Not a slave bound with chains always so literal as handcuffs, nor so visible as bonus cards; but from every side, — legally, economically, physically, politically — he had come to feel constrained, and “slave” did not seem a word too melodramatic to describe the intensity of his feelings about this constraint — his sure feelings of the impossibility of making what a reasonable person might call progress. (And he didn’t feel like a slave — in fact, he often didn’t feel that way — but felt that he was a slave: felt there had been this dramatic palpable change in his societal status.)

He had been raised with the thought that slavery had been abolished some while ago; he was now of an experience that told him such things go away only to return again in more familiar, less imposing forms. To a degree, Margrum felt defeated and enslaved by the mere fact of the sheer quantity of people that were alive with him now (and these people had to be organized somehow after all; slavery, he supposed, would do just fine!) (When there are so many people all about maybe that just naturally results in there being one Pharaoh over all the slaves. Maybe the population size was itself a sort of Pharaoh.) He who had always thought of himself as nothing special but no redundancy or duplicate, now did very much indeed question the grounds for making such a distinction, with all these people grown up around him.

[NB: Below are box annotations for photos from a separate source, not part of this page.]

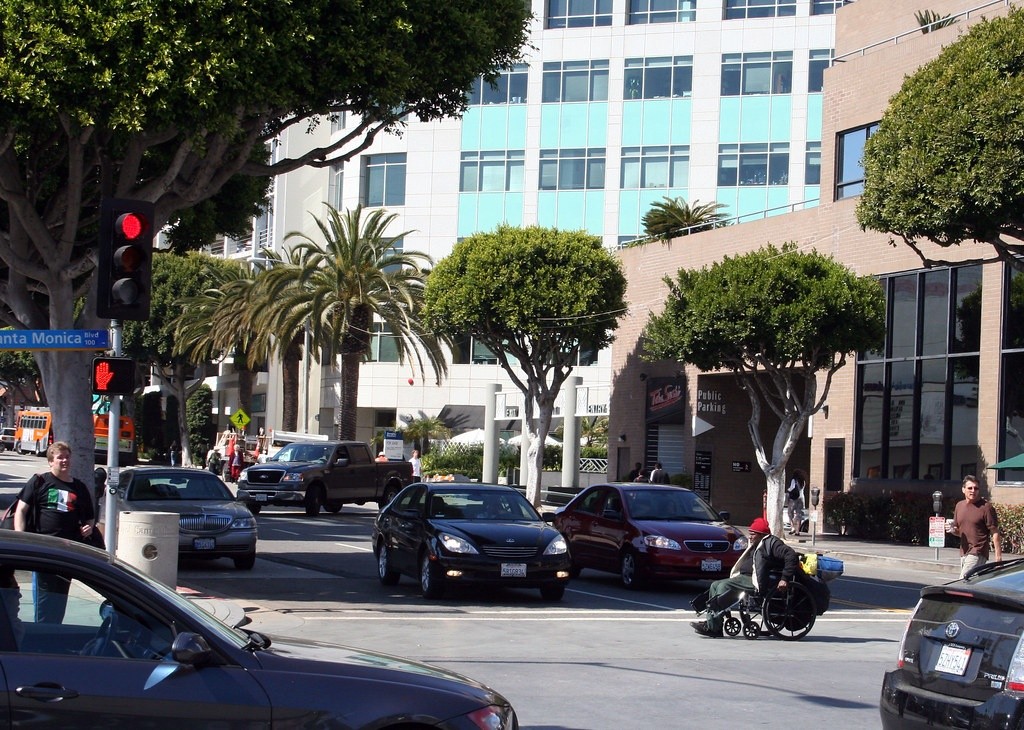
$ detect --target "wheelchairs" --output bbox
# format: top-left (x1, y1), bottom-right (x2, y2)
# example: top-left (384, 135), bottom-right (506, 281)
top-left (688, 550), bottom-right (831, 640)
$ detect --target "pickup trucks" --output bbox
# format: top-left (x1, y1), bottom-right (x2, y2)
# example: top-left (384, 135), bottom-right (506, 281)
top-left (235, 439), bottom-right (413, 518)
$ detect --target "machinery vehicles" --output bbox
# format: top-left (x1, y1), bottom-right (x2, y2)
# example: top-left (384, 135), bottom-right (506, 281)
top-left (93, 412), bottom-right (138, 467)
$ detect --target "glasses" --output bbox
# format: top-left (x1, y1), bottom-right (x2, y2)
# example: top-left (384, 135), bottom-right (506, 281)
top-left (964, 487), bottom-right (979, 490)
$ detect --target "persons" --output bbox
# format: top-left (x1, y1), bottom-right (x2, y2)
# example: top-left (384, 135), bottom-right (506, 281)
top-left (476, 500), bottom-right (509, 519)
top-left (787, 470), bottom-right (806, 536)
top-left (228, 444), bottom-right (244, 484)
top-left (628, 462), bottom-right (670, 484)
top-left (375, 452), bottom-right (389, 462)
top-left (690, 518), bottom-right (799, 638)
top-left (944, 475), bottom-right (1002, 579)
top-left (12, 441), bottom-right (95, 624)
top-left (408, 450), bottom-right (421, 483)
top-left (719, 506), bottom-right (728, 524)
top-left (170, 439), bottom-right (180, 467)
top-left (195, 445), bottom-right (221, 475)
top-left (0, 565), bottom-right (97, 666)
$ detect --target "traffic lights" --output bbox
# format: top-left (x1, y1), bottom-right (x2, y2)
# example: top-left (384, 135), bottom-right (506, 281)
top-left (91, 357), bottom-right (135, 396)
top-left (96, 197), bottom-right (156, 322)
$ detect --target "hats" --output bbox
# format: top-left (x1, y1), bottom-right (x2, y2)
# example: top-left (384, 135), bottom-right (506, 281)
top-left (749, 516), bottom-right (771, 534)
top-left (378, 451), bottom-right (386, 456)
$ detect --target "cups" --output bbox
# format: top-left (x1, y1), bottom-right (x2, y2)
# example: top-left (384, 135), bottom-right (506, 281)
top-left (946, 519), bottom-right (955, 533)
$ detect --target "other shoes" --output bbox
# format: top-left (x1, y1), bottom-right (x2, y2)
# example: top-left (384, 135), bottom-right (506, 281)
top-left (690, 622), bottom-right (723, 638)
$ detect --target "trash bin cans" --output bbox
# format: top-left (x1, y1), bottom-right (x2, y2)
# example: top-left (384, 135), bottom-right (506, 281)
top-left (117, 511), bottom-right (180, 591)
top-left (513, 467), bottom-right (520, 486)
top-left (506, 466), bottom-right (513, 485)
top-left (170, 440), bottom-right (182, 467)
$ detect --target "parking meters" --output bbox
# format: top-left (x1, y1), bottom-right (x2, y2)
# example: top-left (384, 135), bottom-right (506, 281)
top-left (811, 487), bottom-right (820, 545)
top-left (932, 491), bottom-right (944, 560)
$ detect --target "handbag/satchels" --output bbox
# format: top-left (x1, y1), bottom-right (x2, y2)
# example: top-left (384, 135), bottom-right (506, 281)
top-left (0, 474), bottom-right (41, 533)
top-left (81, 523), bottom-right (106, 550)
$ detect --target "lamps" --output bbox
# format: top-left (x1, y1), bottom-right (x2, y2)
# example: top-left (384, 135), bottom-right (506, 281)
top-left (819, 405), bottom-right (828, 413)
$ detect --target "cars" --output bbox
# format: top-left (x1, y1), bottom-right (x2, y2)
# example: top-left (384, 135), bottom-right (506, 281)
top-left (98, 464), bottom-right (257, 573)
top-left (879, 556), bottom-right (1024, 730)
top-left (371, 482), bottom-right (575, 601)
top-left (0, 428), bottom-right (16, 451)
top-left (0, 528), bottom-right (519, 730)
top-left (552, 480), bottom-right (749, 590)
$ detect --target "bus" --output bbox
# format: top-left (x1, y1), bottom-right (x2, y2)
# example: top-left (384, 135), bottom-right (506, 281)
top-left (13, 410), bottom-right (54, 456)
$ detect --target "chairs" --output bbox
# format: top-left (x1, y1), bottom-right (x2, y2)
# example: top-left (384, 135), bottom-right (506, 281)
top-left (132, 478), bottom-right (151, 497)
top-left (186, 479), bottom-right (205, 495)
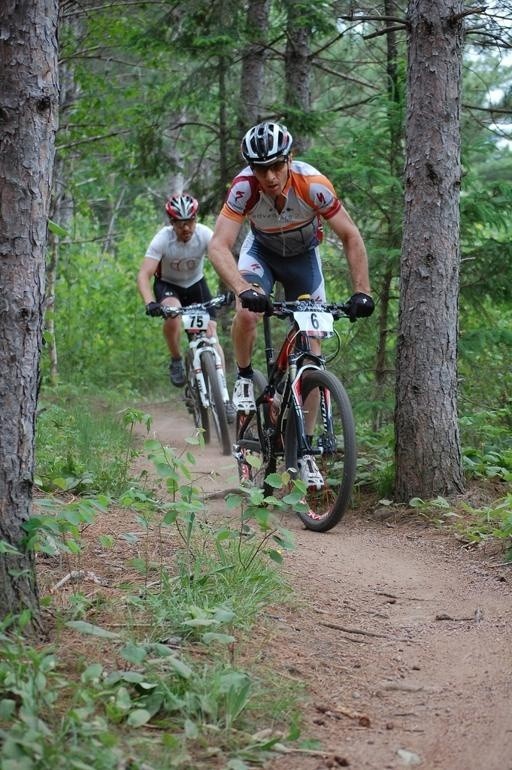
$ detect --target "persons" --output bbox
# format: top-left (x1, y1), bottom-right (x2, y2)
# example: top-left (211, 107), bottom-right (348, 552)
top-left (137, 193), bottom-right (239, 429)
top-left (200, 110), bottom-right (374, 493)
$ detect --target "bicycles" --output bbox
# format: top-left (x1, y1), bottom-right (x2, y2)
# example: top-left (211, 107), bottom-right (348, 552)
top-left (145, 291), bottom-right (239, 459)
top-left (234, 290), bottom-right (365, 530)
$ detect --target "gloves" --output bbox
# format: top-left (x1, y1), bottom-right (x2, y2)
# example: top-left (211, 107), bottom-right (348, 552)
top-left (145, 301), bottom-right (163, 318)
top-left (345, 291), bottom-right (375, 322)
top-left (236, 283), bottom-right (274, 316)
top-left (222, 291), bottom-right (236, 306)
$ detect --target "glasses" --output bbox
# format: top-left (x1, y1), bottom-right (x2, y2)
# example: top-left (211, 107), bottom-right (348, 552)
top-left (174, 219), bottom-right (194, 230)
top-left (252, 159), bottom-right (285, 178)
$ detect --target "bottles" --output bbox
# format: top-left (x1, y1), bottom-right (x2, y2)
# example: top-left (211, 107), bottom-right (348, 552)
top-left (269, 381), bottom-right (286, 428)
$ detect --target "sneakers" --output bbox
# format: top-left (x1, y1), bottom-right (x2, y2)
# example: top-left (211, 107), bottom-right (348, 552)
top-left (232, 376), bottom-right (257, 416)
top-left (222, 399), bottom-right (235, 423)
top-left (169, 356), bottom-right (187, 387)
top-left (298, 455), bottom-right (324, 491)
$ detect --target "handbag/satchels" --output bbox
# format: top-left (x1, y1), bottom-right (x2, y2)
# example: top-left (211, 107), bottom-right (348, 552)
top-left (254, 224), bottom-right (321, 258)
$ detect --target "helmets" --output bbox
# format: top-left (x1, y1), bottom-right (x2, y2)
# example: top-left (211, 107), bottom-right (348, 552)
top-left (239, 120), bottom-right (293, 165)
top-left (165, 192), bottom-right (199, 221)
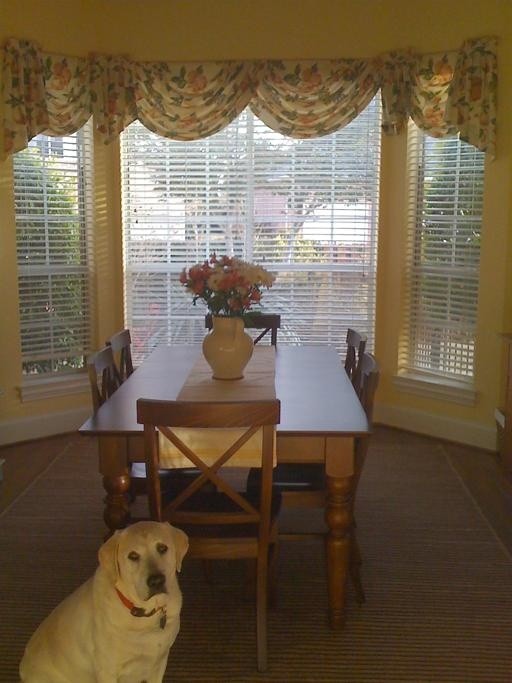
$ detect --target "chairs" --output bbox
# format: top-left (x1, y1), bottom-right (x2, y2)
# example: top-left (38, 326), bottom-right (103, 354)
top-left (85, 345), bottom-right (222, 600)
top-left (128, 395), bottom-right (272, 672)
top-left (242, 350), bottom-right (380, 611)
top-left (338, 327), bottom-right (370, 380)
top-left (200, 311), bottom-right (283, 349)
top-left (103, 327), bottom-right (141, 373)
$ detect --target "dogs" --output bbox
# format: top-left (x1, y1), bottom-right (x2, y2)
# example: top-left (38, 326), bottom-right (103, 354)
top-left (18, 521), bottom-right (190, 683)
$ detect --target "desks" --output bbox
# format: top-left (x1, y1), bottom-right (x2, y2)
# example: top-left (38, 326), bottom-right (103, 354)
top-left (78, 343), bottom-right (373, 632)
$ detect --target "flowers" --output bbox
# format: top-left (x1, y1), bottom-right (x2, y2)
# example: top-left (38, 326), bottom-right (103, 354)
top-left (181, 254), bottom-right (274, 331)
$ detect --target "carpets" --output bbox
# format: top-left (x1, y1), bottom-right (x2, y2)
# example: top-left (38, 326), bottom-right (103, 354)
top-left (3, 436), bottom-right (510, 682)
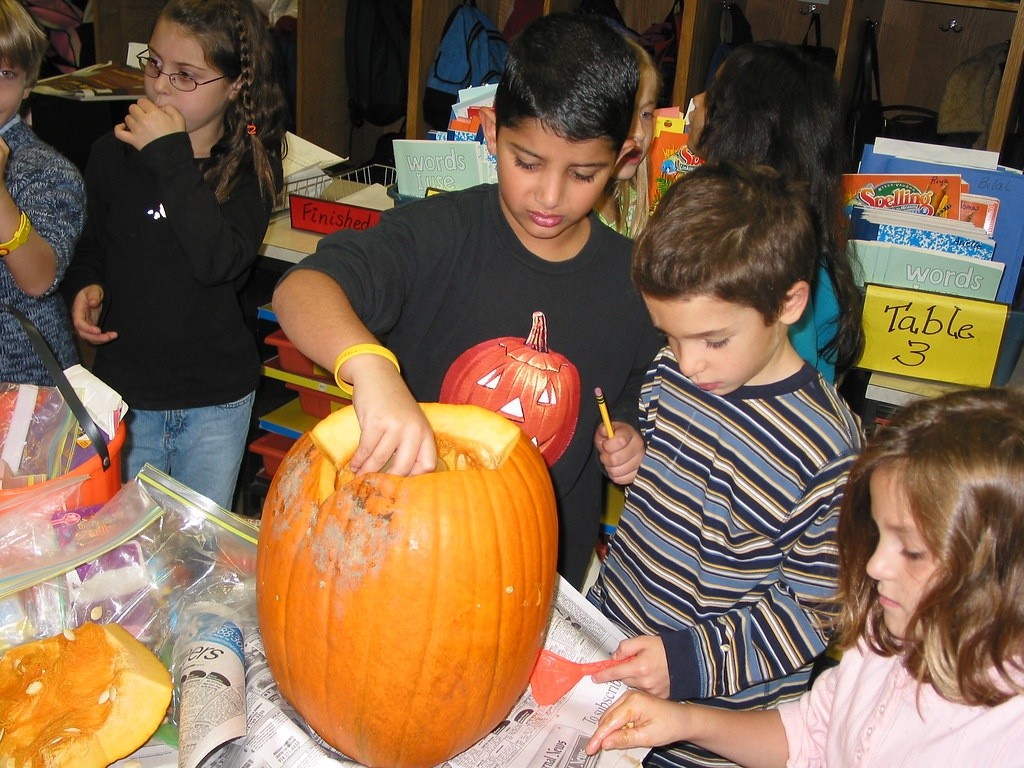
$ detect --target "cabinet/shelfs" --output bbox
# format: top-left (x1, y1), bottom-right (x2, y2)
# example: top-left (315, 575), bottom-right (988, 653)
top-left (248, 216), bottom-right (354, 520)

Or maybe it was not that he had become a slave (he didn’t for example think he belonged to anyone else). Maybe he had only become (without having fully realized it was happening) kind of poor. And a lot of people with him too, a whole class of people made poor without their quite having known. As if he and everyone else he knew, the whole middle class of the country even, or a chunk of it, like a giant ice shelf calved from the polar cap, had been barreling along having a good time, having the feeling they were making progress, only gradually the times became less good, the road more rocky with more traffic, with less space in the overhead compartment, no leg room, with food that didn’t taste right –you had to go to unaffordable stores to get the decent food– until finally they came to understand that they were in the middle class no longer. They still had cars, houses, college educations, children, in many cases, the trappings of the middle class, but now none of it was paid for, none of it was any good. They had cars and homes and educations, but they were shoddy and imbued with cheapness, pieces of paper, and the sense was there was to be no future.

But what most pisses him off at the moment is his can of beer. He’s looking at it and it really pisses him off to the extent that he completely forgets the issue of his enslavement. They have altered the shape of the can to save money and increase profit. It isn’t a comely shape. Anyhow, he’s passed out.

January 22, 2021

……………m t m
……………m . t .m
……………m .. t ..m
……………m t m
……………m …. t ….m
……………m ….. t …..m
……………w …………a R
……………n………..a..v
……………c.e at
……………t………..M mc………..
……………m………..t a….o…….
.v v iR v v
..e a …..,,,,.v a v
hl……………..,,,,,a i
..Limbs. of the. horse
..e. c …………,,,,,.v a
.m h ……….,,,,,.i r
.o iA aIva i r
..

January 21, 2021

A throwback to PLANTS days, I think this concerns the Delphinium ajacis, the origin story of which is related to the Homeric hero Ajax.

Pausanias 1.35.4 [English]

λέγουσι δὲ οἱ περὶ τὴν Σαλαμῖνα οἰκοῦντες ἀποθανόντος Αἴαντος τὸ ἄνθος σφίσιν ἐν τῇ γῇ τότε φανῆναι πρῶτον: λευκόν ἐστιν, ὑπέρυθρον, κρίνου καὶ αὐτὸ ἔλασσον καὶ τὰ φύλλα: γράμματα δὲ ἔπεστιν οἷα τοῖς ὑακίνθοις καὶ τούτῳ.

You are not full with it, and it is not full with you, and yet you can be no where else.

January 20, 2021

Leering at attractive persons, objects, as the opposite of Schopenhauer’s “pure subject” (and maybe of scientific inquiry also — is leering the opposite of science or can one be said to leer through a microscope? Maybe the scientist as a scientist is like the artist as an artist a pure subject.)

Rather than becoming “full” with the object, rather than concentrating on it, one is distracted by it and made to vanish in it… You are not full with it, and it is not full with you, and yet you can be no where else. One is objectified by the object (made into a leerer for one thing) rather than being the observing subject of the object.